> Work instructions: In the material below, copy the lines verbatim, starting at the line with "In the image" and ending at the line with "point 57,232, point", both included.

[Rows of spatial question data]
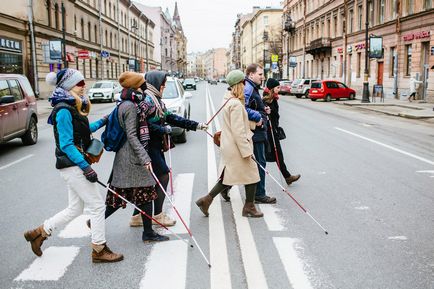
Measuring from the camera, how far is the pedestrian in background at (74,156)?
4219 millimetres

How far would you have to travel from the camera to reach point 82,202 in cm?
460

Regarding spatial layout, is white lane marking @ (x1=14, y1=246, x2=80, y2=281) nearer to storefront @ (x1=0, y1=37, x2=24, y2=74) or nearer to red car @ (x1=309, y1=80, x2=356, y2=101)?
storefront @ (x1=0, y1=37, x2=24, y2=74)

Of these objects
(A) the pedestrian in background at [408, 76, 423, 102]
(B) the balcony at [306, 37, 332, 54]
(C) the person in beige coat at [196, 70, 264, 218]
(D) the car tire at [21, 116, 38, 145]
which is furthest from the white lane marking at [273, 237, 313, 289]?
(B) the balcony at [306, 37, 332, 54]

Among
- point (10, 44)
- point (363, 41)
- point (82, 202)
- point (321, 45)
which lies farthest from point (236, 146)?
point (321, 45)

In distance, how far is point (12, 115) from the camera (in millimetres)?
11703

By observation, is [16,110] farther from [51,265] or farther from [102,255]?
[102,255]

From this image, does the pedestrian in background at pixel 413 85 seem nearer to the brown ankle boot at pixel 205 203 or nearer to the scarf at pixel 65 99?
the brown ankle boot at pixel 205 203

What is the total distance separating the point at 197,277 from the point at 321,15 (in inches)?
2161

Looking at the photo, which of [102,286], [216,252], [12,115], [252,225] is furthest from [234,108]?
[12,115]

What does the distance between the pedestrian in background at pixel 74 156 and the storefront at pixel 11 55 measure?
92.1 ft

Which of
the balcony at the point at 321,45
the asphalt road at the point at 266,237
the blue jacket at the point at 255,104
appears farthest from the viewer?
the balcony at the point at 321,45

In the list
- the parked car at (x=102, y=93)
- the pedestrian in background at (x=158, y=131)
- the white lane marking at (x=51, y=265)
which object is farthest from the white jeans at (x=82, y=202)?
the parked car at (x=102, y=93)

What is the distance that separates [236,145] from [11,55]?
2946 cm

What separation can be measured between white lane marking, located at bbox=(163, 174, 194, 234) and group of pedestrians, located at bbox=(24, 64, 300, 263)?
20cm
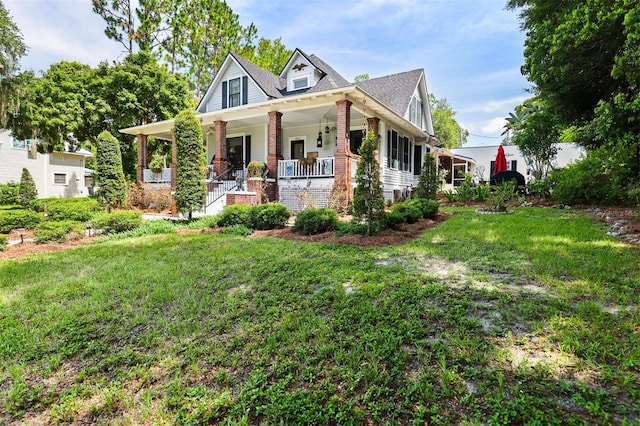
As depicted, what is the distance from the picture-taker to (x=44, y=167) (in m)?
22.5

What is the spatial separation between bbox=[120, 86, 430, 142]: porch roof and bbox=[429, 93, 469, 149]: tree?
2499cm

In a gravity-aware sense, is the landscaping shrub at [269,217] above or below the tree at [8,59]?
below

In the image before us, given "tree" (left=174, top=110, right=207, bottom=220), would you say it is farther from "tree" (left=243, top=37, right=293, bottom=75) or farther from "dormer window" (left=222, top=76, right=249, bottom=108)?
"tree" (left=243, top=37, right=293, bottom=75)

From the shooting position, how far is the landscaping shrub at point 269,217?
8039 millimetres

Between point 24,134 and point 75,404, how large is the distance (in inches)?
849

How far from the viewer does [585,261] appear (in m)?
4.09

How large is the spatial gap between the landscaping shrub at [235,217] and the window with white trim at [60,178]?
75.5 ft

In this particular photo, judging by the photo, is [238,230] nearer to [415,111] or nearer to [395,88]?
[395,88]

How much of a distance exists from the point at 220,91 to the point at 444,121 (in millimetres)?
31933

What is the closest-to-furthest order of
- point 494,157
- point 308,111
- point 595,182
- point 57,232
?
point 57,232, point 595,182, point 308,111, point 494,157

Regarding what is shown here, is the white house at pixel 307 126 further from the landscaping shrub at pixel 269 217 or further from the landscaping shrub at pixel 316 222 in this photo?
the landscaping shrub at pixel 316 222

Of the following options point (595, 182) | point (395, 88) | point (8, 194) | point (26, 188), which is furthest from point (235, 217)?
point (8, 194)

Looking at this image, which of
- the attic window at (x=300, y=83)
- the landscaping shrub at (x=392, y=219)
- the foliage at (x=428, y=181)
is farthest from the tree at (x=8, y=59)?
the foliage at (x=428, y=181)

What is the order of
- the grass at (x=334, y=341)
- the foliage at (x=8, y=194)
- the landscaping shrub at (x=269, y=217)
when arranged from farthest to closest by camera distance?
1. the foliage at (x=8, y=194)
2. the landscaping shrub at (x=269, y=217)
3. the grass at (x=334, y=341)
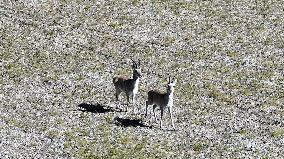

> Solution to this exercise:
In the image before us, given "tree" (left=174, top=110, right=207, bottom=220), would you say it is farther from "tree" (left=243, top=37, right=293, bottom=75) or farther from "dormer window" (left=222, top=76, right=249, bottom=108)?
"tree" (left=243, top=37, right=293, bottom=75)

From the shooting position, how far is the landscaping shrub at point 269,217?
8039 millimetres

Between point 24,134 and point 75,404, how large is the distance (in inches)?
849

How far from the viewer does [585,261] appear (in m)?
4.09

How large is the spatial gap between the landscaping shrub at [235,217] and the window with white trim at [60,178]?
75.5 ft

In this particular photo, judging by the photo, is [238,230] nearer to [415,111] or nearer to [395,88]?
[395,88]

How much of a distance exists from the point at 220,91 to the point at 444,121 (in millimetres)?
31933

What is the closest-to-furthest order of
- point 494,157
- point 308,111
- point 595,182
- point 57,232
?
point 57,232, point 595,182, point 308,111, point 494,157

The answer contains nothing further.